Assumir a responsabilidade pelos nossos desejos e pelo futuro, bem como com pelo presente. Sem ver as medicações como obra (apenas) de interesses escusos, entendê-las como úteis em determinadas circunstâncias, mas evita-las sistematicamente. Procurar encontrar soluções para o desabastecimento de grande parcela da população mundial sem o uso fácil de insumos artificiais e alheios aos costumes locais. Não alinhar-se com hegemonias óbvias, apenas porque poderosas, porém não esquecer que aquilo de hegemônico assim se tornou não por obra do acaso. Entender as injunções que criaram um mundo tão injusto, tão hipócrita, tão terrível, mas que nos traz maravilhas que merecem contemplação. Estas são algumas das tarefas que devemos assumir.

Nossa tarefa não é fácil. Estamos sendo convidados a rever o mundo que criamos não mais com o olhar meramente e facilmente crítico depreciativo. É tão fácil derrubar, desconstruir, quando não temos competência para colocar-nos ombro a ombro com o nosso próximo. Por isso nossa tarefa é difícil. Somos nós, os que padecemos de narcisismo, de sedentarismo (ainda que seja uma forma de sedentarismo psíquico que nos faz acreditar em teorias nas quais mais uma vez clivamos o mundo entre pessoas certas e pessoas erradas).
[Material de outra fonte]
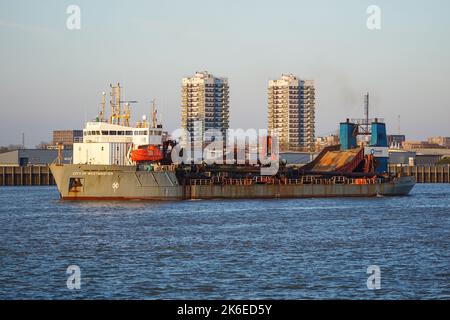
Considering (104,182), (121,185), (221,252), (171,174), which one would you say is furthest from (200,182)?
(221,252)

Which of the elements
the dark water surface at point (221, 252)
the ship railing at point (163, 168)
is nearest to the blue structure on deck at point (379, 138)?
the dark water surface at point (221, 252)

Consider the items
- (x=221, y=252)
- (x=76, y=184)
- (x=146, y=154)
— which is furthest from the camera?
(x=146, y=154)

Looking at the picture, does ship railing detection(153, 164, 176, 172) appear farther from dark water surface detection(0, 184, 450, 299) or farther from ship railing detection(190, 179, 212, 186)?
dark water surface detection(0, 184, 450, 299)

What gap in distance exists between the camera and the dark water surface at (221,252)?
1125 inches

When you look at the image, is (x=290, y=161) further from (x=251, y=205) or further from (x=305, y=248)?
(x=305, y=248)

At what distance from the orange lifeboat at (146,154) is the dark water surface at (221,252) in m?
7.95

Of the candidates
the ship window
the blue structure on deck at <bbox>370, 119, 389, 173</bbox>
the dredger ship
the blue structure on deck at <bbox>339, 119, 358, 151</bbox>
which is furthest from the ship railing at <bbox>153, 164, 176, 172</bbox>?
the blue structure on deck at <bbox>370, 119, 389, 173</bbox>

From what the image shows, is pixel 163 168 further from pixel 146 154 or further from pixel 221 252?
pixel 221 252

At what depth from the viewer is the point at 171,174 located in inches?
2911

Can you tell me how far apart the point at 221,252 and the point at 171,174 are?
36118 mm

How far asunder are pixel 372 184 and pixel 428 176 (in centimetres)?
6768

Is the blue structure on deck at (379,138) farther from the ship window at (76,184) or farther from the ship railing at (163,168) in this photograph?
the ship window at (76,184)

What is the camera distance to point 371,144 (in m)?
92.7
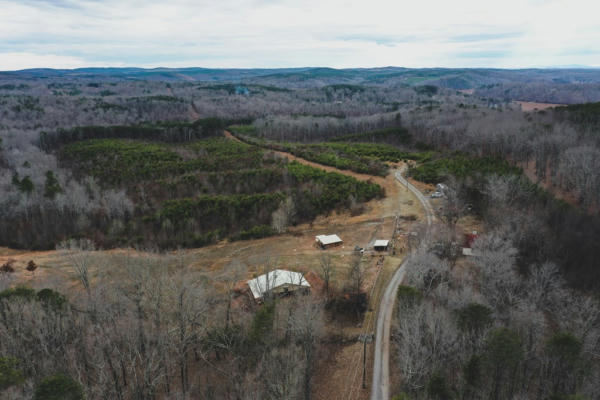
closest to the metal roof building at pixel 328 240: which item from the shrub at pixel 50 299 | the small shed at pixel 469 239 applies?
the small shed at pixel 469 239

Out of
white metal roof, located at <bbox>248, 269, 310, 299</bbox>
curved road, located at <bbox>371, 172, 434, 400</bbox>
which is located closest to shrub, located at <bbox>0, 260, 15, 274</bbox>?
white metal roof, located at <bbox>248, 269, 310, 299</bbox>

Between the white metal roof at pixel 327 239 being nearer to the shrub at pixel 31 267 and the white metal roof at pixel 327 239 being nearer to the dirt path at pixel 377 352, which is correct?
the dirt path at pixel 377 352

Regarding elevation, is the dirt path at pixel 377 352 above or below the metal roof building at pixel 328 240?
below

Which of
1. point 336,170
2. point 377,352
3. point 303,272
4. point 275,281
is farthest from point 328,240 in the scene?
point 336,170

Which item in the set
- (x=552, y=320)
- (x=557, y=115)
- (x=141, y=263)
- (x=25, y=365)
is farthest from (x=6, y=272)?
(x=557, y=115)

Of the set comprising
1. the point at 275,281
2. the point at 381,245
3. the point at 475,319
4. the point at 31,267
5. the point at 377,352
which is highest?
the point at 475,319

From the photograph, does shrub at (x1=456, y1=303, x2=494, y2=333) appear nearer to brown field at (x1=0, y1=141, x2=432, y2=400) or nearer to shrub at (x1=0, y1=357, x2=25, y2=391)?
brown field at (x1=0, y1=141, x2=432, y2=400)

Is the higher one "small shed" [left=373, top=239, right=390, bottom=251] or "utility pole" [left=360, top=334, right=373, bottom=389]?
"small shed" [left=373, top=239, right=390, bottom=251]

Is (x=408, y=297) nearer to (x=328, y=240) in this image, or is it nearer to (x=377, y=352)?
(x=377, y=352)
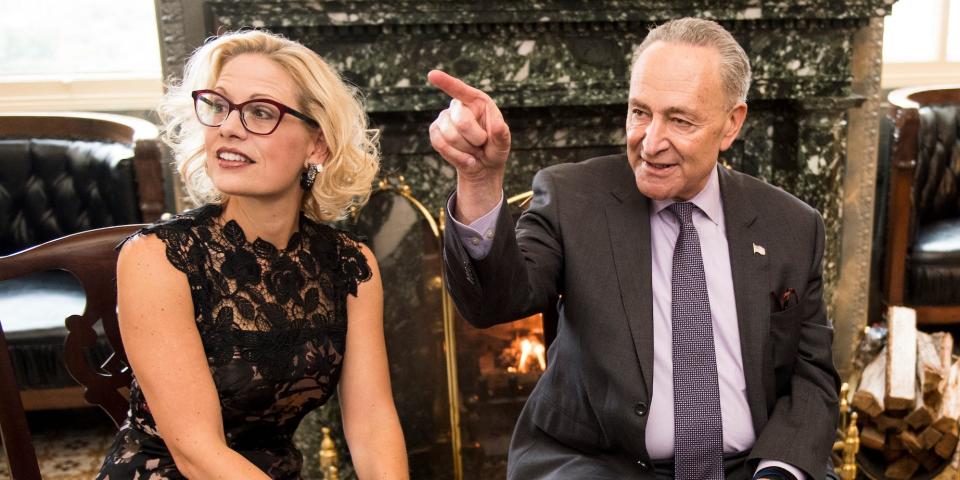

Nossos próprios desvios psicológicos e nossas necessidades narcísicas nos fazem condenar aos demais e repetir toda a história da humanidade onde sempre criamos a necessidade de ricos e pobres, líderes e liderados (rigidamente estabelecidos), nobres e plebeus, ortodoxos e heterodoxos, salvadores do mundo e destrutores do mundo, absolutamente bons e absolutamente maus, este partido e aquele partido...

Talvez esta globalização que estamos vivendo, com tudo de absurdo que há nela, seja enfim uma oportunidade de viver como se vivia na aldeia, um convite a sairmos do conforto umbilical de estar certo das nossas certezas. A chance de desfrutar prazerosamente do ato de viver a satisfação dos nossos desejos naturais e até alguns a mais, atendendo também ao desejo de que as gerações futuras possam desfrutar do mesmo prazer de cuidar do mundo.
Povoado do Vale do Capão, em 16/9/12, Aureo Augusto.

2 comentários:

  1. Grande discurso! (Não me refiro à extensão, rerrerré!).
    Primeiro que a filosofia de Eoicuro é largamente mal entendida (ou mesmo deturpada).
    Dizem: "O que importa é o prazer. Comer, beber, dormir e fornicar, o mundo que se... exploda!".
    Pois é, não é3 nada disso.
    Segundo, porque somos induzidos a pensar homogeneamente, tudo igualzinho, "Admirável mundo novo", pisou na risca: tá fora!
    E a principal ferramenta desse sistema é a propaganda. Não falo só da propaganda comercial, aquela que entra em sua casa, lhe agarra o pescoço, e diz: "Compre, compre, compre!", mas o conjunto que se chama ordinariamente de "informação". Esta incorpora o pensamento de Hitler (de Hitler, não de seu ministro. Já consta no "Mein Kampf", de 1934): Mentiras muito repetidas, parecem verdades.
    Como agora, depois da condenação pelo SBF - Supremo Bacanal Federal - dos réus de um "mensalão" que, provavelmente, não existiu.
    Creio que este (a propaganda) é o nosso grande inimigo, e dele devemos nos defender e proteger.
    _Abraço.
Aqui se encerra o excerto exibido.